Data extracted from a collection
————————

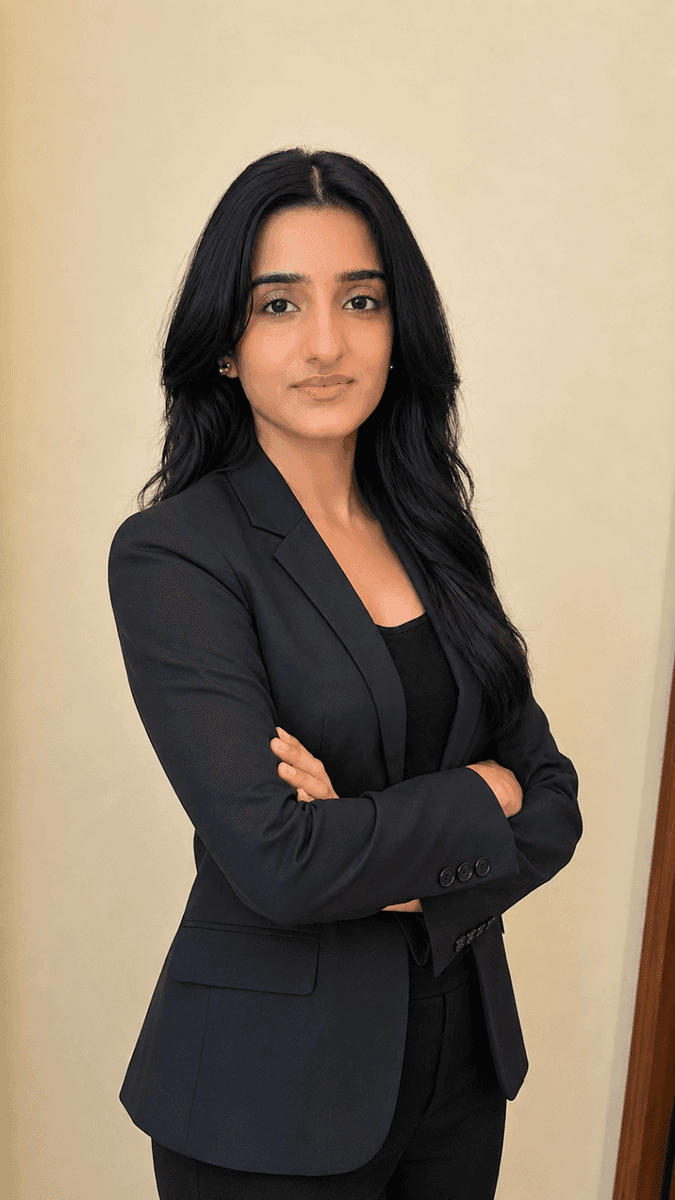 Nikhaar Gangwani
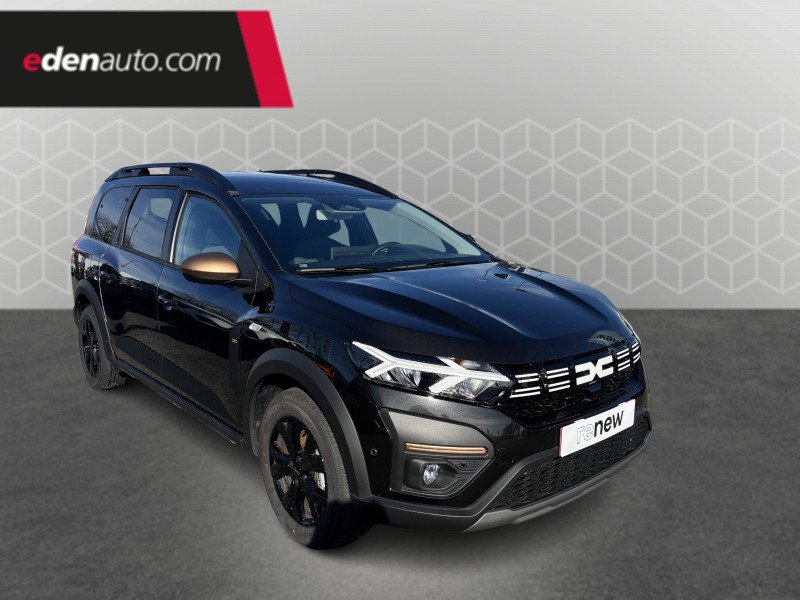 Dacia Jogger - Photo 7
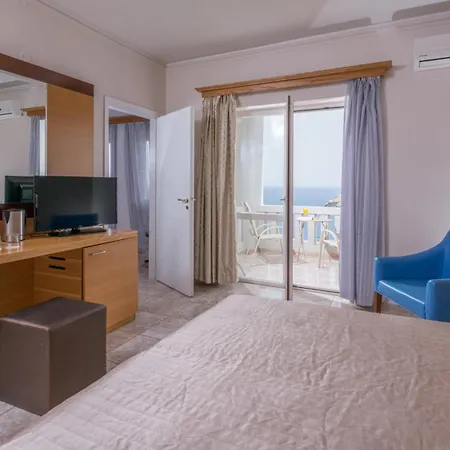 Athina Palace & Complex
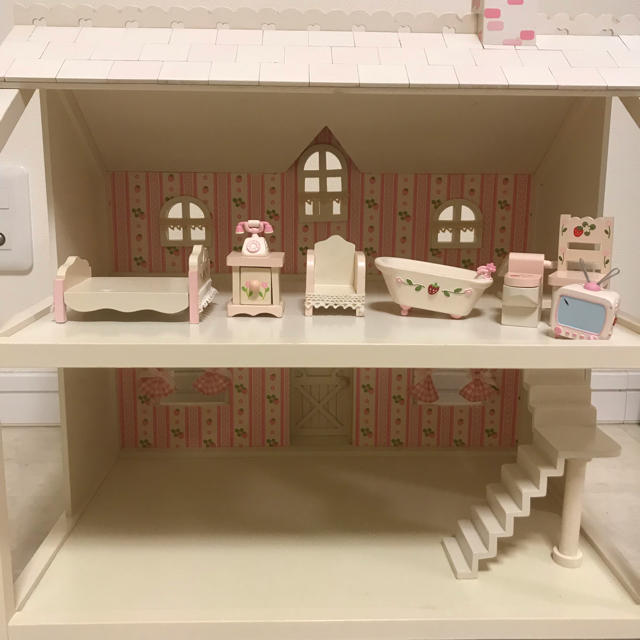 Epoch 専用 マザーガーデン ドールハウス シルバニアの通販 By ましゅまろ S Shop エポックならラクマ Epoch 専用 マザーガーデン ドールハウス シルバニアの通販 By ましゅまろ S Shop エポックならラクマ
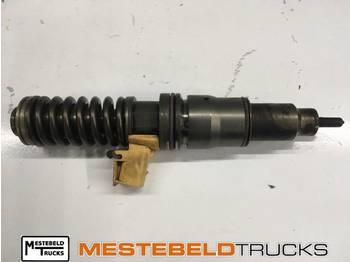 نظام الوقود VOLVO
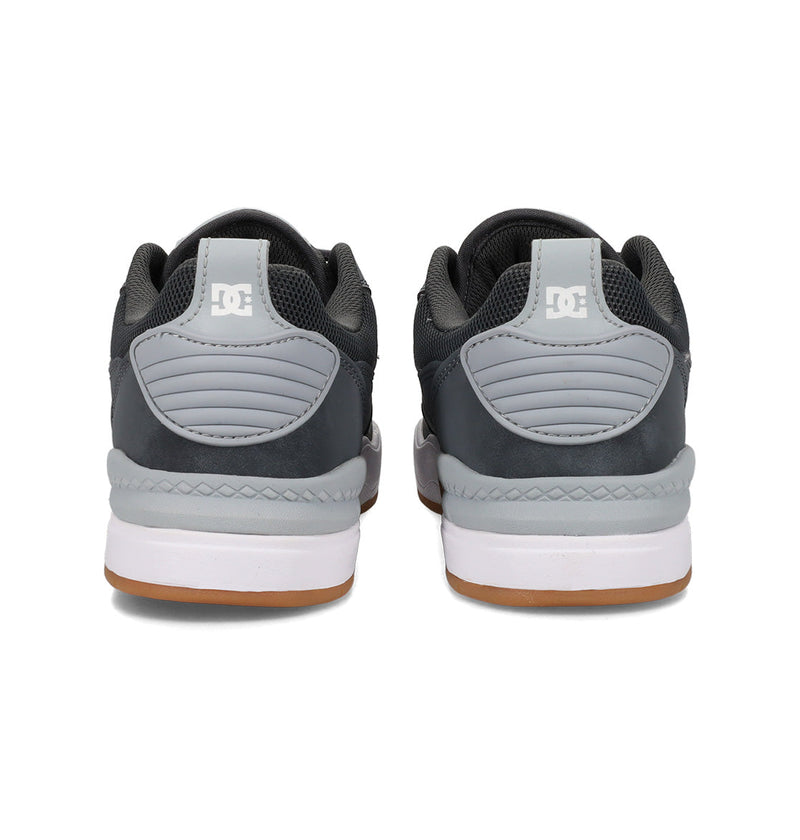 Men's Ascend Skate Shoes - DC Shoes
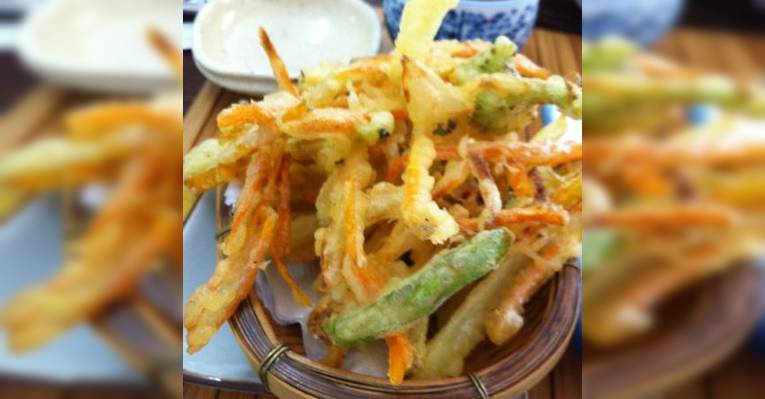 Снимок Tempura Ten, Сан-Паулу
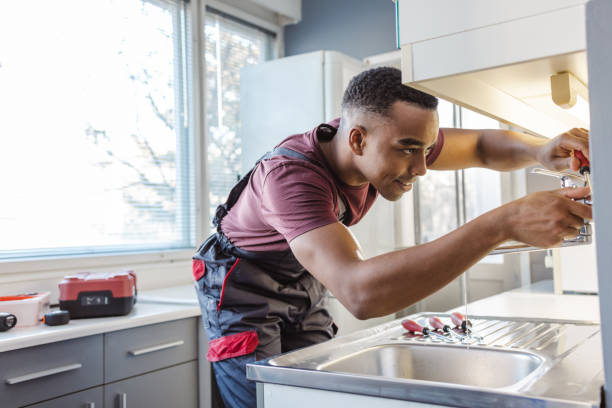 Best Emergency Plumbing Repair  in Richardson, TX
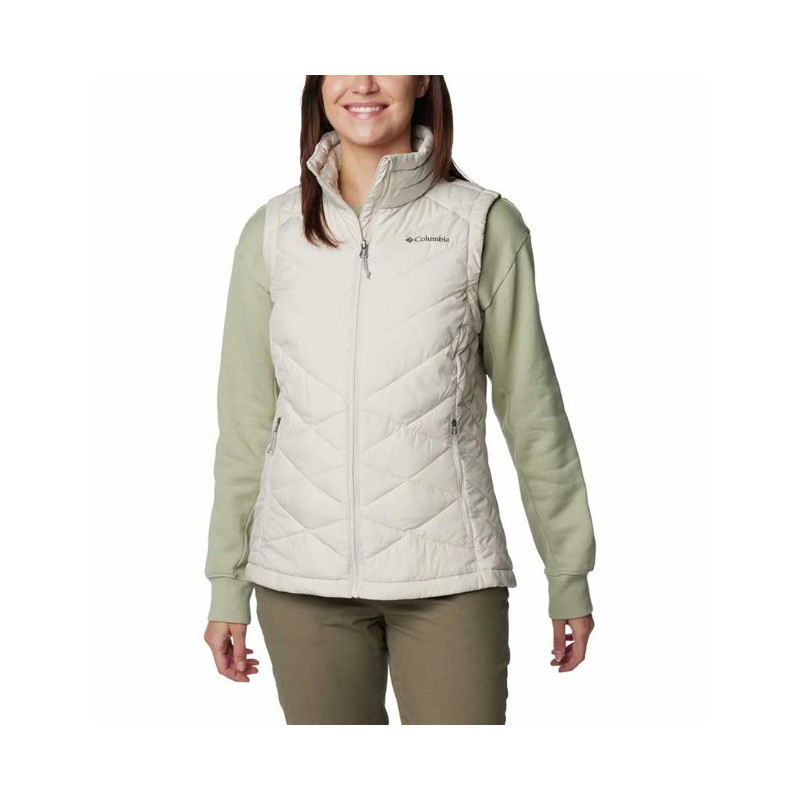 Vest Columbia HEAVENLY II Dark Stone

————————

■ BRIEF ■
Each record should be written out exactly, and each image should be omitted.

■ EXPECTED OUTPUT ■
 Nikhaar Gangwani
 Dacia Jogger - Photo 7
 Athina Palace & Complex
 Epoch 専用 マザーガーデン ドールハウス シルバニアの通販 By ましゅまろ S Shop エポックならラクマ Epoch 専用 マザーガーデン ドールハウス シルバニアの通販 By ましゅまろ S Shop エポックならラクマ
 نظام الوقود VOLVO
 Men's Ascend Skate Shoes - DC Shoes
 Снимок Tempura Ten, Сан-Паулу
 Best Emergency Plumbing Repair  in Richardson, TX
 Vest Columbia HEAVENLY II Dark Stone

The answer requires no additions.